_Text excerpt_
━━━━━━━━━━━━━━━━━━━━
Thursday, May 15, 2008

True Confessions

I love My Super Sweet Sixteen. Have you seen this show? It's tremendous. This show plays to two of my favorite weaknesses; I get to watch bratty girls who think they deserve everything break down, and it makes me feel old. Not old in a I'm-an-adult way, old in a You-damn-kids get-off-my-lawn way. I saw it for the first time a few years ago when I was housesitting for some friends. Episodes start with some kid, usually a girl, from a rich family telling America that their parents give me them whatever they want, and that their coming-of-age party is going to be an outlandishly expensive affair done their way. It may be a quinceanera, a true sweet sixteen (some guys don't think they're girly,) a graduation party, or a debutante ball. Invitations are given to hand-selected classmates who make my high school days look as sophisticated as Tony Bennett.

We're shown some of the party planning, dress and location shopping and whatnot. It starts to get good her because the spoiled fifteen-year-olds often can't find a dress they want, even if they fly to Paris to go shopping. You get to hear things like, "Dior is closed... for August, like every other stupid store." When the girls finally find a dress they like, they come out of the dressing room looking like four-thousand-dollar-an-hour call girls and call their moms bitches because they won't buy it. Four thousand dollars an hour is premium pricing, but you're still a hooker.

Then the crying starts. It's beautiful. Complications set in and as the party begins to seem like it won't come together, the girls start throwing tantrums. They beg their parents for luxury cars and implode when they demur. The girls, all sugar and spice, threaten never to speak to their parents again. The musicians they want at the party can't be booked. Mom is drunk. The cake was knocked over. The go-go dancers are late; watch the guests when they finally show up. Their hair isn't right, their friends aren't right, the world isn't what they thought it would be. Their anguish is like ambrosia. Cry, spoiled whore, cry. Your tears sustain me. Ideally the show would stop there, with all of the kids at some other party scheduled for the same time and the girl sobbing in a corner wondering why no one loves her, but with five minutes to fill everything comes together, the girl gets a custom Mercedes and walks around looking like she just had the greatest orgasm ev-ar. It's a disappointing cap to an otherwise great show.


Ava cries at her dinner while her parents casually look over the menu. She had snuck off to Santa Barbara after her mother told her she couldn't go. When mama canceled the credit cards, Ava stopped talking to her and moved in with her dad. Katie makes her boyfriend compete with someone else to escort her and then picks the other guy. She asks her dad if the six-figure diamond watch he gave is waterproof - luckily, before she took it in the shower. She also wants bullet-proof windows on her six-door Hummer because she lives in Memphis. Of course a rich girl with a stretched street-legal tank is going to drive through gang neighborhoods frequently. Amanda, who gets happy "looking at herself," is praised for taking the break-down of her limo so well; she's in the back seat on the phone saying, "This is fucking bullshit, I have to show up at my party in an Acura." She also pocketed half the money she was supposed to give to her friend at her birthday party. Amanda wore a maid costume to the party to draw all the attention; again, her friend's party. Sophie slips into a hi-goddamn-larious valley girl accent when she fights with one of her friends. Stephanie exclaims that she's "going to France, motherfuckers" standing eight inches in front of her mom, an example of what passes for polite language to the show's featured youths.
━━━━━━━━━━━━━━━━━━━━
_Extracted data_
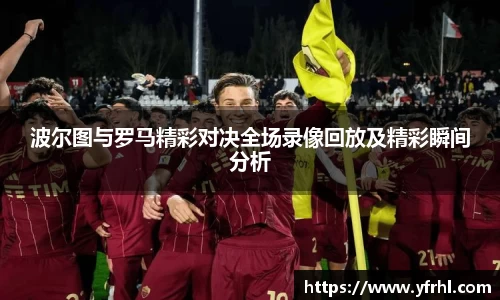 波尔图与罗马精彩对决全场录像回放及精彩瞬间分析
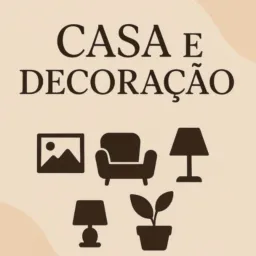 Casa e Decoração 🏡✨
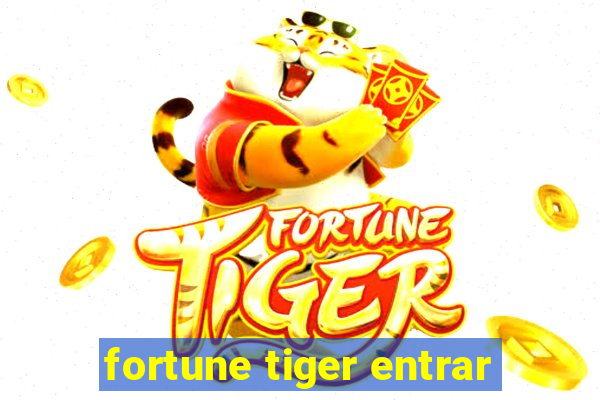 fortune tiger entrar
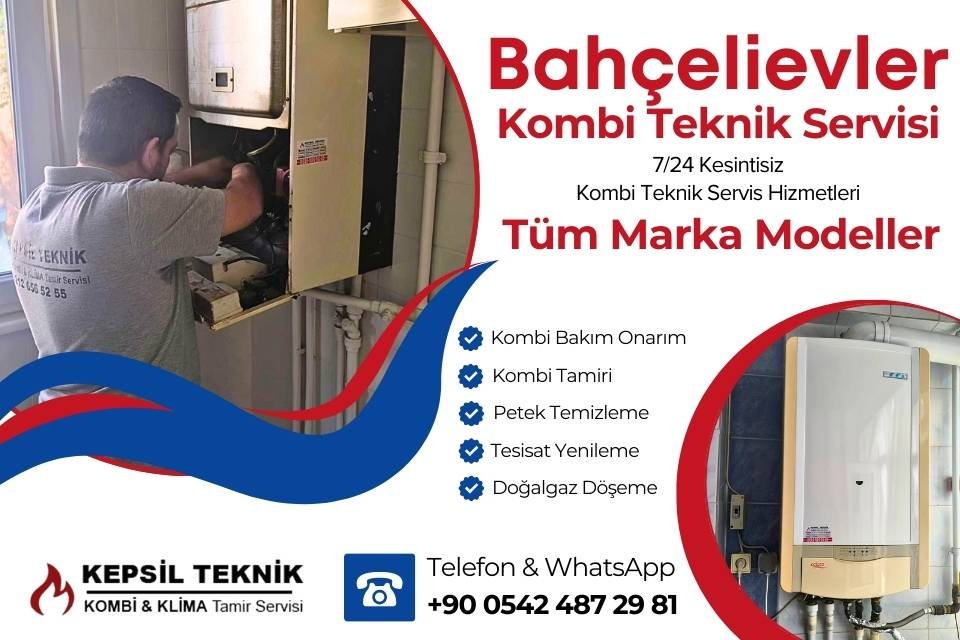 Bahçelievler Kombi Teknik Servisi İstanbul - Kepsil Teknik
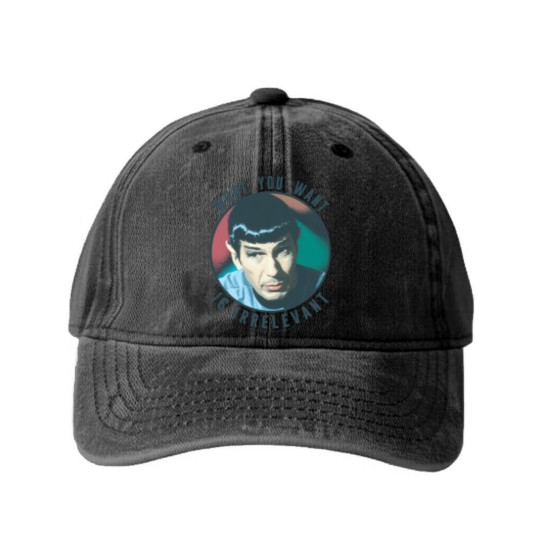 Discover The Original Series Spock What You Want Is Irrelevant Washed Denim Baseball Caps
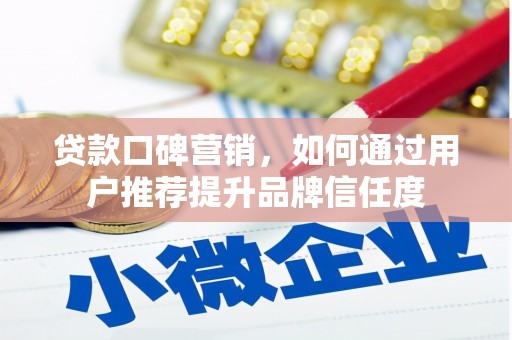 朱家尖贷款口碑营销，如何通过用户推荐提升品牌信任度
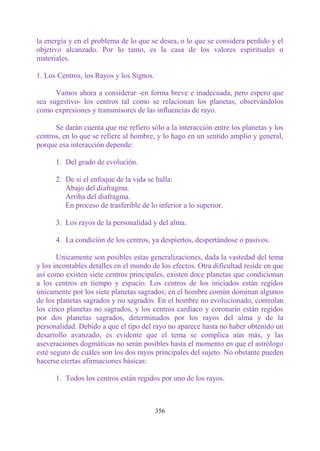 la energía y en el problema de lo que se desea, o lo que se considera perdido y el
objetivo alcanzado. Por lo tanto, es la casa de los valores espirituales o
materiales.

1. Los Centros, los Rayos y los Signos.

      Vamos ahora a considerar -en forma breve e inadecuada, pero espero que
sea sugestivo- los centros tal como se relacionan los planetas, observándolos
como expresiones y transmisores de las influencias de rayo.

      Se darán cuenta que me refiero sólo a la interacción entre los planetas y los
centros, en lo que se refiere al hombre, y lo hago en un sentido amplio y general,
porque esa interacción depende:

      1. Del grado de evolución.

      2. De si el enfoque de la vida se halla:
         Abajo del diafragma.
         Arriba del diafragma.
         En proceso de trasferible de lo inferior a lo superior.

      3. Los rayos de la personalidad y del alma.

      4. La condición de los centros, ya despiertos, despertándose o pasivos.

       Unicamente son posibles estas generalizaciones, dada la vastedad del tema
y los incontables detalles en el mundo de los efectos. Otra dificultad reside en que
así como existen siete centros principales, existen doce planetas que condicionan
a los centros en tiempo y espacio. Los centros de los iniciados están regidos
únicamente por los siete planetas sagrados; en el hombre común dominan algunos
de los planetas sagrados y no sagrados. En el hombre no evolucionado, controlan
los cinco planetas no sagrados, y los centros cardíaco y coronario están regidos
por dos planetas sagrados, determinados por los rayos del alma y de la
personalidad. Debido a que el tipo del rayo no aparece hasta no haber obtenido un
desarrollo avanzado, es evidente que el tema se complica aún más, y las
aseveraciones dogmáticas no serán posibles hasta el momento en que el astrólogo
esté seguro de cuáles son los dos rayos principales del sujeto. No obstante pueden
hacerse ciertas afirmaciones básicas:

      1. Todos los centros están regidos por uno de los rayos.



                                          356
━━━━━━━━━━━━━━━━━━━━
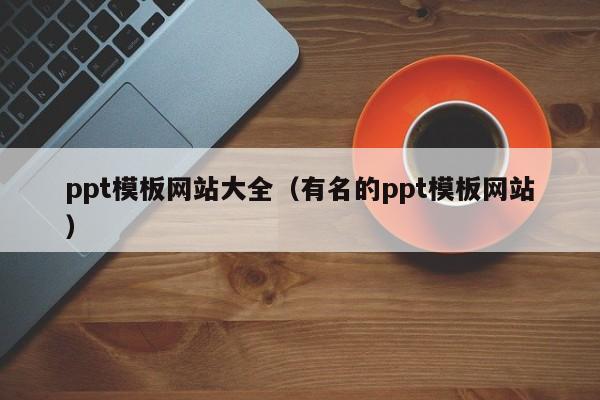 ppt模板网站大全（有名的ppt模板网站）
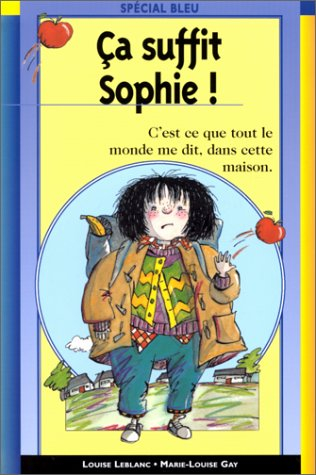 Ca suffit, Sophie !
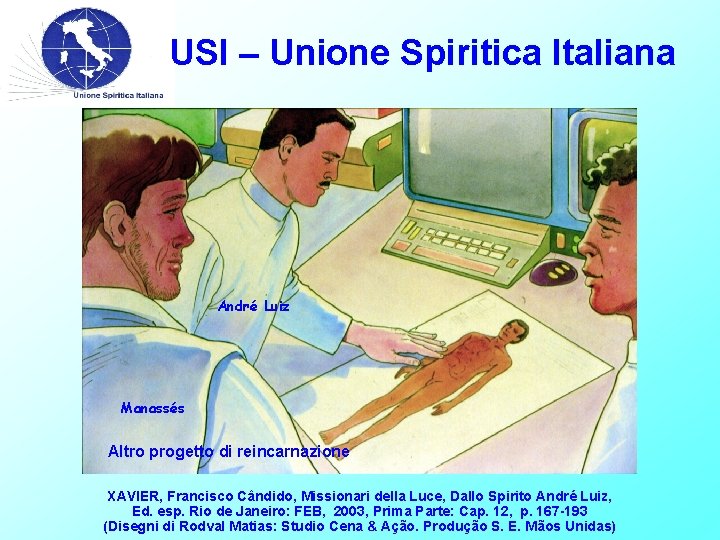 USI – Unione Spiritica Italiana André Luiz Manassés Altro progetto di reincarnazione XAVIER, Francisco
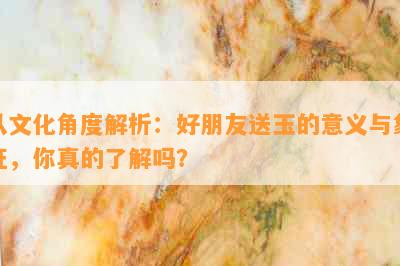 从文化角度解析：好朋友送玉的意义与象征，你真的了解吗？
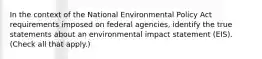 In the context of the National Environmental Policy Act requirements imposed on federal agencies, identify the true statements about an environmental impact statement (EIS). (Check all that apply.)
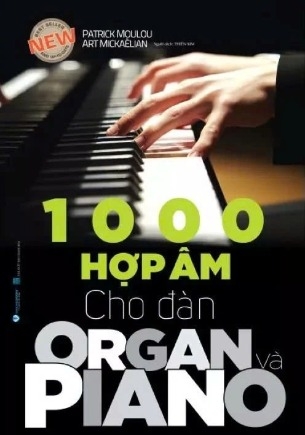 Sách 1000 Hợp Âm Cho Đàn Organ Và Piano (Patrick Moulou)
━━━━━━━━━━━━━━━━━━━━
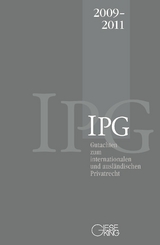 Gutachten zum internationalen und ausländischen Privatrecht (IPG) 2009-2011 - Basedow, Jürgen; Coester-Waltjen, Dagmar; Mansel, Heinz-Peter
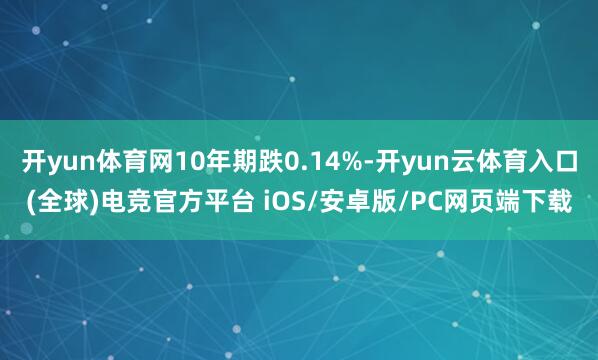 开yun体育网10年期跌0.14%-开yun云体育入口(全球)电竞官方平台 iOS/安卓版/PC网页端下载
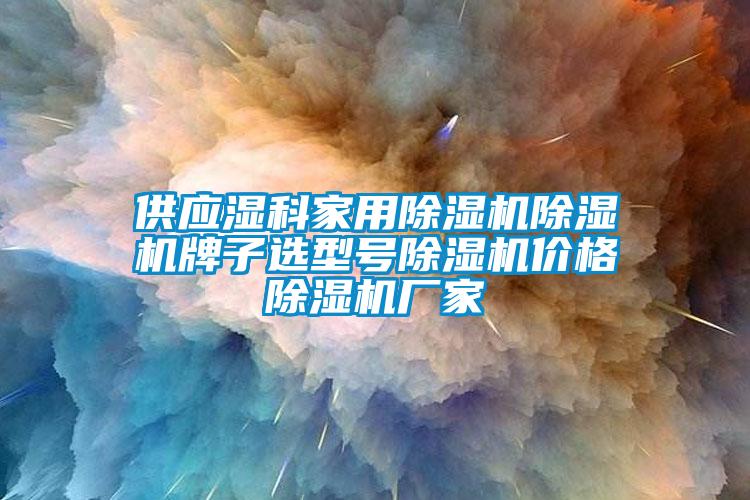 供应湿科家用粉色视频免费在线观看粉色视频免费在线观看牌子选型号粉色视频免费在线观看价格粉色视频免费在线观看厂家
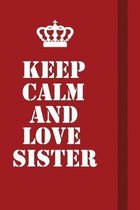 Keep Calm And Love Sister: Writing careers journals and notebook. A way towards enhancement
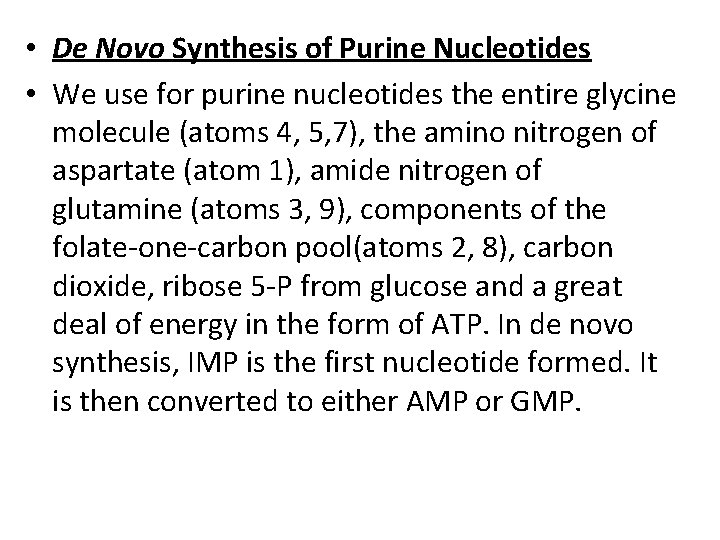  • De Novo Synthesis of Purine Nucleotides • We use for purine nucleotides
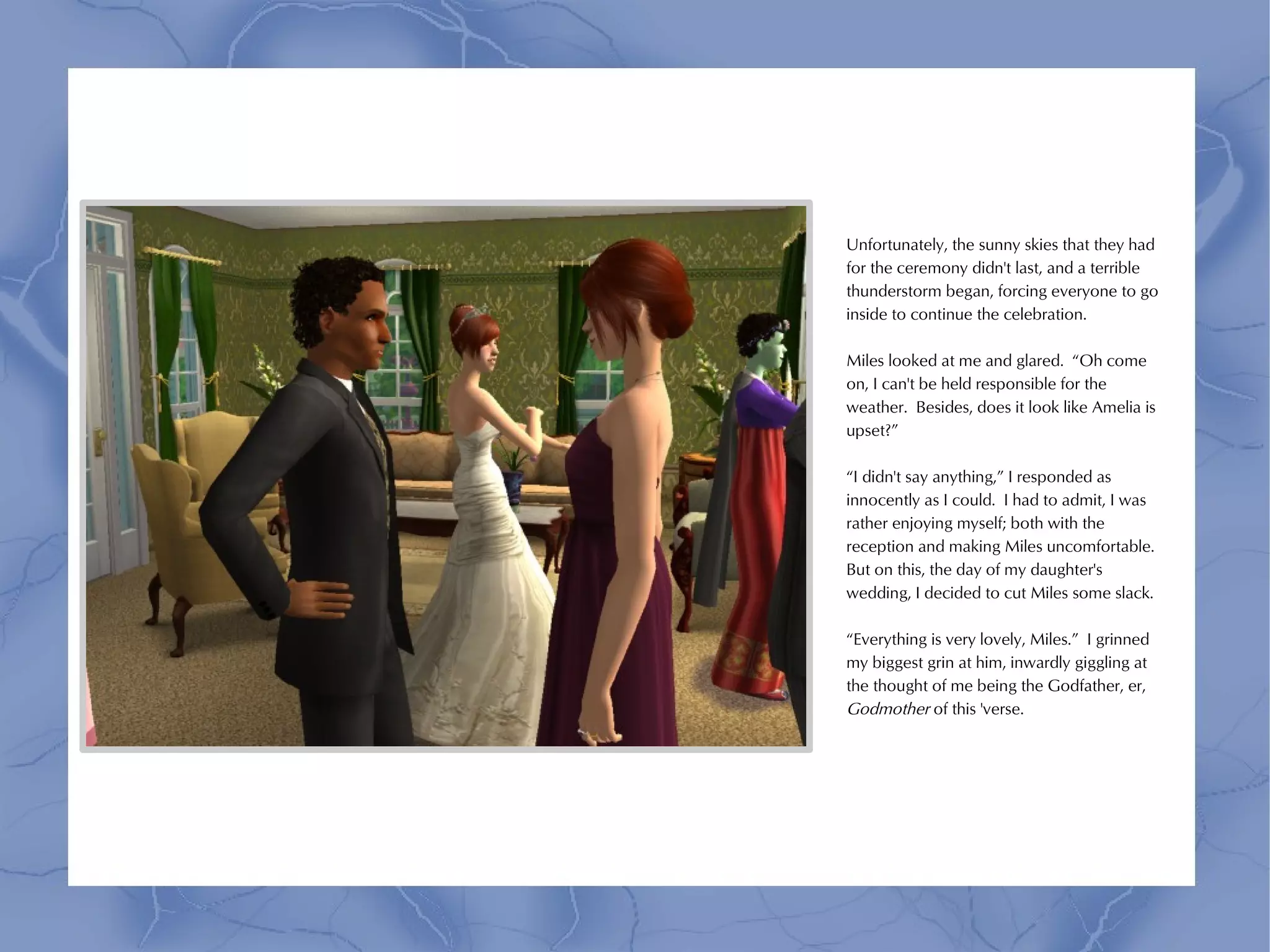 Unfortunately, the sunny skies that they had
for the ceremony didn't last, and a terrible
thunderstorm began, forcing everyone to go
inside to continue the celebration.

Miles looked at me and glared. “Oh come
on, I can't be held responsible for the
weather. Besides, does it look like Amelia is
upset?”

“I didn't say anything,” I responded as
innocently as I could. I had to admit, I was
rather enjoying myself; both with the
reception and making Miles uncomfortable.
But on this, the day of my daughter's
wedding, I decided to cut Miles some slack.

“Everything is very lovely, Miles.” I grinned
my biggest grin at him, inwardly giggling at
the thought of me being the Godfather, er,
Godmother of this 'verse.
━━━━━━━━━━━━━━━━━━━━
_What to work on_
**a)** In the post about My Super Sweet Sixteen, what did Katie want on her six-door Hummer?
**b)** From the post about My Super Sweet Sixteen, reproduce everything from "We're shown some" down to "still a hooker.".

_Set of answers_
**a)** Bullet-proof windows.

**b)**
We're shown some of the party planning, dress and location shopping and whatnot. It starts to get good her because the spoiled fifteen-year-olds often can't find a dress they want, even if they fly to Paris to go shopping. You get to hear things like, "Dior is closed... for August, like every other stupid store." When the girls finally find a dress they like, they come out of the dressing room looking like four-thousand-dollar-an-hour call girls and call their moms bitches because they won't buy it. Four thousand dollars an hour is premium pricing, but you're still a hooker.